Columbia Launches First Pandemic Simulation for Healthcare Executives
A strategic decision-making and team-building exercise for hospital executives developed at the Columbia University Mailman School of Public Health now includes a simulated pandemic—likely the first such simulation of its kind. The new pandemic exercise will debut in early 2021 with partners in the United States and Italy.
“We have witnessed the devastating impact of the COVID-19 crisis on healthcare systems across the globe. Going forward, all hospital executives and providers need to be adept at navigating an unsettled marketplace, through a host of legal, regulatory and clinical challenges,” says John S. Winkleman, director of the Health System Simulation program and Consulting Practice and a member of the Columbia Mailman School faculty in the Department of Health Policy and Management.
Available both in-person and online, the Health System Simulation introduces a pandemic crisis, along with other challenges, to help teach healthcare executives in strategic decision-making on staff deployment, resource allocation, financing, regulatory requirements, and marketing so they can weather the crisis and best meet the healthcare needs of the communities they serve.
As part of the simulation, healthcare executives face numerous challenges, such as preventing supply chain disruptions, managing lost revenues as healthcare workers redeploy to other areas, and addressing the mental health stressors experienced by frontline workers. Executives must also seize on opportunities, including the chance to participate in developing public service programs and innovating protocols around testing, treatment, and vaccination.
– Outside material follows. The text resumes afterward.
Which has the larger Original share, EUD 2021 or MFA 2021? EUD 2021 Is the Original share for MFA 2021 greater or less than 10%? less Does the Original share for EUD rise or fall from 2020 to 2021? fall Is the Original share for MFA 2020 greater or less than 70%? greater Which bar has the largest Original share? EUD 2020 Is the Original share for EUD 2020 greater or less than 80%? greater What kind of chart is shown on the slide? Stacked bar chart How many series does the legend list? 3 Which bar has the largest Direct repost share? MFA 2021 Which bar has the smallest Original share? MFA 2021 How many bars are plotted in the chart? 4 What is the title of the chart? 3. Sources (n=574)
“Pilots routinely train on flight simulators. In a similar fashion, for the past 10 years hospital leaders have benefited from our Health System Simulation, which immerses participants in a realistic exercise that matches the complexity and intensity of decision-making in a multi-hospital marketplace,” Winkleman continues. “The new simulation will include opportunities for teams to grow into new areas, manage through a recession, and most importantly, remain strong and viable throughout and following a pandemic.”
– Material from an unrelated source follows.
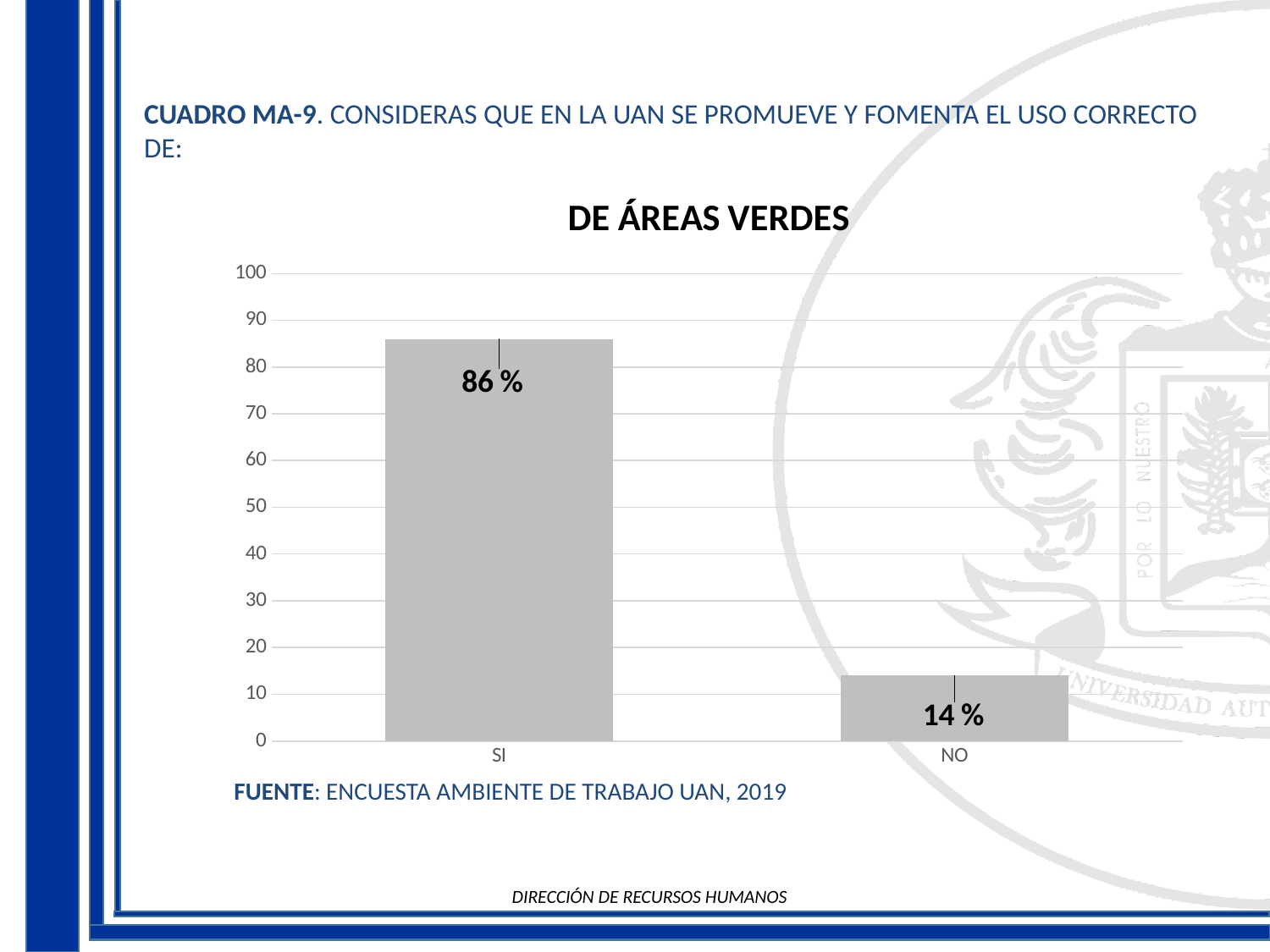
Is the value for SI greater or less than 80? greater What is the value for NO? 14 % Is the value for NO greater or less than 20? less Which is larger, the value for SI or the value for NO? SI Which category has the highest value? SI What is the maximum value shown on the y axis? 100 How many categories are shown on the x axis? 2 What is the title of the chart? DE ÁREAS VERDES What kind of chart is shown? bar chart Which category has the lowest value? NO What is the difference between the values for SI and NO? 72 % What is the value for SI? 86 %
New Domestic and International Partnerships Announced
Developed as a capstone exercise for Columbia Mailman School graduate students, the Health System Simulation is now available through partnerships globally:
Bocconi University, Milan, Italy has participated in annual simulations since 2019 and will offer another simulation in 2021. In 2020, Bocconi and Columbia faculty co-led healthcare management webinars focused on COVID-19 attended by healthcare executives from 35 countries.
NYC Health + Hospitals will take part in simulations for its professional staff from the 11 public hospitals in New York City for a third year.
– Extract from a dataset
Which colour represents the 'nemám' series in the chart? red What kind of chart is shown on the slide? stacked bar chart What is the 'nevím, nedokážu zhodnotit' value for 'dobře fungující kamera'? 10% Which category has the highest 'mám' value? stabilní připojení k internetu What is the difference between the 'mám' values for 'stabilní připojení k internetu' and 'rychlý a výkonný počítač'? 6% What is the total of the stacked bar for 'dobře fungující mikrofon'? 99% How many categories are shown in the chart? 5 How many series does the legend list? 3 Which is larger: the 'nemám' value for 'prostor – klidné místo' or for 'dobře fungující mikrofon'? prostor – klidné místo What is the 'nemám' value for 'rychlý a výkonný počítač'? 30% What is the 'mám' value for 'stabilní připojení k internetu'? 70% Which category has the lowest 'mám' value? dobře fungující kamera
NewYork-Presbyterian Hospital will offer the simulation again as part of its Leadership Education and Development (LEAD) program for rising-star physicians in its health system. 2021 is the hospital’s fourth year offering the simulation.
America’s First Health System Simulation
The first Health System Simulation in the United States, named in honor of its creator, Thomas P. Ference, who taught at Columbia University for 51 years, simulates the complexities associated with managing a complex hospital. Participants are assigned to mock hospital leadership teams in the roles of CEO, chief financial officer, chief medical officer, and chief nursing officer. Through a series of sequential operating cycles, the team makes strategic decisions in operations—for example, how much money to allocate to marketing vs. quality improvements. After each round, teams review their performance results and adjust their resource allocations, supported by feedback from a simulation facilitator. Along the way, the teams create a mission statement and benchmark their progress.
Developed in 2009 with the input of healthcare industry leaders, the health system simulation is a part of trainings given to graduate students, as well as top executives at organizations, including NewYork-Presbyterian Hospital, the American College of Healthcare Executives, Association of University Programs in Health Administration, Barnabas Health, Cedars Sinai, Holy Name Medical Center, Memorial Sloan Kettering, Mount Sinai Health System, Northwell, Perkins Eastman, Robert Wood Johnson University Hospital, Rutgers New Jersey Medical School, Disney Institute, Deloitte, and KPMG.